Scholars, scientists and researchers of all kinds had mounted a campaign to keep the budget axe from the program, known as the Foreign Broadcast Information Service, or FBIS.
CIA spokesman Mark Mansfield said the spy agency planned to make "more, not less, information available on line for direct public access," thanks to the Internet and other communications advances.
"As FBIS is undergoing a number of changes, several things will remain constant," he said in reply to a query about a rumoured decision to cut way back on the service which, together with a similar operation run by the BBC, amounts to the premier global translation service.

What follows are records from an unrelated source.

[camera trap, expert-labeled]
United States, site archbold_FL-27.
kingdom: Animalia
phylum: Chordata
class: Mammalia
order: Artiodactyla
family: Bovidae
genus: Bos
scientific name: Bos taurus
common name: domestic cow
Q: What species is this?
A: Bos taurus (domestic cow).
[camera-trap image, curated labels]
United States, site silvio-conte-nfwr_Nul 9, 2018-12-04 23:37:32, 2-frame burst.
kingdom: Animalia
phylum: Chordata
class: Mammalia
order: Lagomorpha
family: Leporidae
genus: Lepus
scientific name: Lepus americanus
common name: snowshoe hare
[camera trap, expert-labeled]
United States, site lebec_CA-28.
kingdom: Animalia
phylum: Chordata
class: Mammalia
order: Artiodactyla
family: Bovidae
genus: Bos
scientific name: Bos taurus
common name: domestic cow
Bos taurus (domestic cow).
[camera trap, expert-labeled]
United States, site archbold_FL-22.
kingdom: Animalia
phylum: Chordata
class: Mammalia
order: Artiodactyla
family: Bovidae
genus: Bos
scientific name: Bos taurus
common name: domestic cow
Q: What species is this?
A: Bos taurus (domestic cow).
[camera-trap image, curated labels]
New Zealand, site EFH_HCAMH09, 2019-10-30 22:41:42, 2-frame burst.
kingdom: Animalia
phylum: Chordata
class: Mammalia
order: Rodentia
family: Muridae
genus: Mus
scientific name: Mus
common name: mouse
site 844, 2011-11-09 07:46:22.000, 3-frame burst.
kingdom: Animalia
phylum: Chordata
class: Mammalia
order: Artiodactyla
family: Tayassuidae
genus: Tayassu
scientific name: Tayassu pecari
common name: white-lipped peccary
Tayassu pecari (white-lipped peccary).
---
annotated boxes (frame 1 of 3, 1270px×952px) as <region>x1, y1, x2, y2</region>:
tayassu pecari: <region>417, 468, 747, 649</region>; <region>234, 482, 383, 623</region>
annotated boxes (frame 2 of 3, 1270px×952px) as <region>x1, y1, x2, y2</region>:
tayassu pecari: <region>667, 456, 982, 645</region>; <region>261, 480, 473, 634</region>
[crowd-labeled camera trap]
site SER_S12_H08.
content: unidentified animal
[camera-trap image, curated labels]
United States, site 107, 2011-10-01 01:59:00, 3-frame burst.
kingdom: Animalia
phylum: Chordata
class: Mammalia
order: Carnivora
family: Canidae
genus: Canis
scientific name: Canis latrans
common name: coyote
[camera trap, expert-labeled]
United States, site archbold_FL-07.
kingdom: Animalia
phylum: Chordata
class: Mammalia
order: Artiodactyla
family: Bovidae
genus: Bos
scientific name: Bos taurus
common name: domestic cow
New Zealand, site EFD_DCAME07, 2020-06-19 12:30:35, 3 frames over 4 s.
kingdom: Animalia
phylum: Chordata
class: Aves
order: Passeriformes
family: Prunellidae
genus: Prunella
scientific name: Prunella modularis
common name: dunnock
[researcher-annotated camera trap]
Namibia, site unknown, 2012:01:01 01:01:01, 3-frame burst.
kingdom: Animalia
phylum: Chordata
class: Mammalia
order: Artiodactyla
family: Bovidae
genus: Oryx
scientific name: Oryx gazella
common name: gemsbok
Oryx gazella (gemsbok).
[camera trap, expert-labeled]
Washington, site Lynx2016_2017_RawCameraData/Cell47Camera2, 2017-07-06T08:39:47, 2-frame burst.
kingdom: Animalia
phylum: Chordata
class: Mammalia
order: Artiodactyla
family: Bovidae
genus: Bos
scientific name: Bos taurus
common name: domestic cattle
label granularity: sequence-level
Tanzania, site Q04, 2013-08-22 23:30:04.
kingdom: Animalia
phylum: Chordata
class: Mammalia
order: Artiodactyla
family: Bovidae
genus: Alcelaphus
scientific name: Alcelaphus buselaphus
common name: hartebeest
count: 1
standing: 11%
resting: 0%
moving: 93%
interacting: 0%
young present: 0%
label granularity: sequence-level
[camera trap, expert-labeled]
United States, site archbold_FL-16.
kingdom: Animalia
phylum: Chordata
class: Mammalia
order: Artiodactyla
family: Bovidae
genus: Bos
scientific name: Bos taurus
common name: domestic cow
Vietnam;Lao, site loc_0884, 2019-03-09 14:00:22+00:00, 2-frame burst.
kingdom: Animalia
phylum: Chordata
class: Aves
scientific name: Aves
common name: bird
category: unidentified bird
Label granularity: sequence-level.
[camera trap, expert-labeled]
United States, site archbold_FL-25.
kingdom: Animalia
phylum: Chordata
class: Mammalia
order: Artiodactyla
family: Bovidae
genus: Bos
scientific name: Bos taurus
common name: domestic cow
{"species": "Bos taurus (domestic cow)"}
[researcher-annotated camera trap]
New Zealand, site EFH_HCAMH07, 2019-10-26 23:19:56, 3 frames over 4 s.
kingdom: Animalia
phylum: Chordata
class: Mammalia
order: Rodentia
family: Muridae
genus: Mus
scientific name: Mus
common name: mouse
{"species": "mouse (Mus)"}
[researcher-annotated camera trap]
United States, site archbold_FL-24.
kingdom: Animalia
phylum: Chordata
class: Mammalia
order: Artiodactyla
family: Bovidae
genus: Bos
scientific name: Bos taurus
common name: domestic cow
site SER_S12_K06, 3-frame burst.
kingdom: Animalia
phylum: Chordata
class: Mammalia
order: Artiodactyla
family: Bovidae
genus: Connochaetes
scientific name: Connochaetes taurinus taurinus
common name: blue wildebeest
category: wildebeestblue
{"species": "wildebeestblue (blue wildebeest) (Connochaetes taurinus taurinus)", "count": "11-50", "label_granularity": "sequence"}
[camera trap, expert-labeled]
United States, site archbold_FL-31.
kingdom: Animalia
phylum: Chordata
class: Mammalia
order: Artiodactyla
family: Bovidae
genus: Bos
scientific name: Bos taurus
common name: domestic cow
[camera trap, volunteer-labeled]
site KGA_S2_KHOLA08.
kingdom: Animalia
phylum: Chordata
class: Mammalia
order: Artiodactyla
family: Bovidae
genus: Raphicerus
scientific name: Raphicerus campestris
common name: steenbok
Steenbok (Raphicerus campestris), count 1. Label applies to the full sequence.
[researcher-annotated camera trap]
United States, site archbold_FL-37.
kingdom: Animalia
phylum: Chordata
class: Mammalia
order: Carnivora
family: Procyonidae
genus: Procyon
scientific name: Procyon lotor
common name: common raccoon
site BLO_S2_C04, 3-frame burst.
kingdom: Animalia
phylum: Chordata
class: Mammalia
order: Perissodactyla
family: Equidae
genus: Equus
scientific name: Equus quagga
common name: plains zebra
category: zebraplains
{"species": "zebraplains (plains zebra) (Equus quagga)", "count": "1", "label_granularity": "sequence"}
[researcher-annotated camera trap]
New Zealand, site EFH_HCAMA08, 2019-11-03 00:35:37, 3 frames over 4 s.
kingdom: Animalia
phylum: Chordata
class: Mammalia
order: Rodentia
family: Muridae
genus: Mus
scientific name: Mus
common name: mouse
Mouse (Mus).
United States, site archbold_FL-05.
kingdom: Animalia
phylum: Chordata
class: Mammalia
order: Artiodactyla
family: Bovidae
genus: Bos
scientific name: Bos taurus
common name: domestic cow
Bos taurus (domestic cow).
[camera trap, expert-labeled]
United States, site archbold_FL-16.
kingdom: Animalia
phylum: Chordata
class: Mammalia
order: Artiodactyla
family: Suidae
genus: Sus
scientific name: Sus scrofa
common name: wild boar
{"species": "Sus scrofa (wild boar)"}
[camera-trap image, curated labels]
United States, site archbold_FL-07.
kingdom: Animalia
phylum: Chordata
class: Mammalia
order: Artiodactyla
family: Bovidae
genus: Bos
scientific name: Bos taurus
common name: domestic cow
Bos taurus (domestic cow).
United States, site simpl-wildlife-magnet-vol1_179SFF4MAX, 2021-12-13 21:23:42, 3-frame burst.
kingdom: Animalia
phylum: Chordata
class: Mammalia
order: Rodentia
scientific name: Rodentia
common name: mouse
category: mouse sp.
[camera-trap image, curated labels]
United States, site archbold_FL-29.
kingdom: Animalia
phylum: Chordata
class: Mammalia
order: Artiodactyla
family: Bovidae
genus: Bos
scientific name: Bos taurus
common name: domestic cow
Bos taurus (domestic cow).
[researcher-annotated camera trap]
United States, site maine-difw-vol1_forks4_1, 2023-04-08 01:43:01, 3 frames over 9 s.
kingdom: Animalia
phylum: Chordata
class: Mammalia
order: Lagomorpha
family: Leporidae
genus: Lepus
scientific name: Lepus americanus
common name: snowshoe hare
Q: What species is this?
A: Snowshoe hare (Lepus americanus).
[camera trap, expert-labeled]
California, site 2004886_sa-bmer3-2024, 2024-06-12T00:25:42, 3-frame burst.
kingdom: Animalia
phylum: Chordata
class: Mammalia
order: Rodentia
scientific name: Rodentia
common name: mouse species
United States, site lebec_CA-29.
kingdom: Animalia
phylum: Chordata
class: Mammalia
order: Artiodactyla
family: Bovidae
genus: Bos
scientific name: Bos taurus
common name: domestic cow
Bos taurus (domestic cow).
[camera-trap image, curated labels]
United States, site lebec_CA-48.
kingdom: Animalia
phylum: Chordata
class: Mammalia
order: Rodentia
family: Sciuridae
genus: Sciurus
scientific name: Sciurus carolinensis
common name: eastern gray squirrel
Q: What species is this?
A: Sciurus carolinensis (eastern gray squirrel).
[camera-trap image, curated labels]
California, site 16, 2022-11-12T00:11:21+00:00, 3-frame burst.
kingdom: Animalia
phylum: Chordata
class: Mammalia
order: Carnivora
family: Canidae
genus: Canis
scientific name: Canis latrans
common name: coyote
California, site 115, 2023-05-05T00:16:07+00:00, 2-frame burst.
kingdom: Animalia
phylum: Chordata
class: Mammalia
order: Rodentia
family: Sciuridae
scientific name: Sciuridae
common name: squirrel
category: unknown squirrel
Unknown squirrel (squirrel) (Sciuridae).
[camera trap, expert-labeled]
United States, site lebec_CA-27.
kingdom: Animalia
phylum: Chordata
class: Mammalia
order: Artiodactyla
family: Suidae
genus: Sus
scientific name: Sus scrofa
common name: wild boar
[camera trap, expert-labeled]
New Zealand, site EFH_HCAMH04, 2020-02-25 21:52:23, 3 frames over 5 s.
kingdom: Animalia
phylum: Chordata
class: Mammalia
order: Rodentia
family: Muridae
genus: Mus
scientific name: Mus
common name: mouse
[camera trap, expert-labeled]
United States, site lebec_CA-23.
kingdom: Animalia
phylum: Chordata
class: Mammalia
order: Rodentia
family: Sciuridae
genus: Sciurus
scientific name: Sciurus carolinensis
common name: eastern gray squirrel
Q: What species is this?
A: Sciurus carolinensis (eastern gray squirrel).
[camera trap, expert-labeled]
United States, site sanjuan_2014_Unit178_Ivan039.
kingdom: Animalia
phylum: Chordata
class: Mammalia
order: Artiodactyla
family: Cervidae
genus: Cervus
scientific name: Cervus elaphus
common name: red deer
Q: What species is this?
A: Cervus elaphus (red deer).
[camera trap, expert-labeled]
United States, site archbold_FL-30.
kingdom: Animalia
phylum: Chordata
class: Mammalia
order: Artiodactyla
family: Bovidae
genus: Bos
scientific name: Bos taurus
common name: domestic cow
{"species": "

"We will still monitor, translate and disseminate press reports and broadcasts from about 3,500 open sources in 55 languages, virtually 100 percent of the coverage we provide today," Mansfield said.
In an era of CIA downsizing, he said the coverage would be maintained by taking advantage of "cheaper, quicker and more flexible technologies."
The stated CIA intention to preserve the breadth of coverage was welcomed cautiously by the Federation of American Scientists, which counts half of the living Nobel science laureates among its members and which is often a harsh critic of the spy agency.
"It's good to know that the CIA is responsive to public interests, at least in this case," said Steven Aftergood, who directs a government secrecy project for the federation, which lobbied hard to protect FBIS.
But Aftergood noted that even if FBIS maintained its current breadth of coverage, it may badly trail the global explosion of media outlets that followed the 1991 collapse of the Soviet Union, when the newly independent republics returned to their ethnic and linguistic roots.
FBIS is dealing regularly with about 50 percent more sources deemed to have value to U.S. officials than at the start of this decade, when the end of Soviet communism gave unprecedented access to maps and publications, CIA officicals said.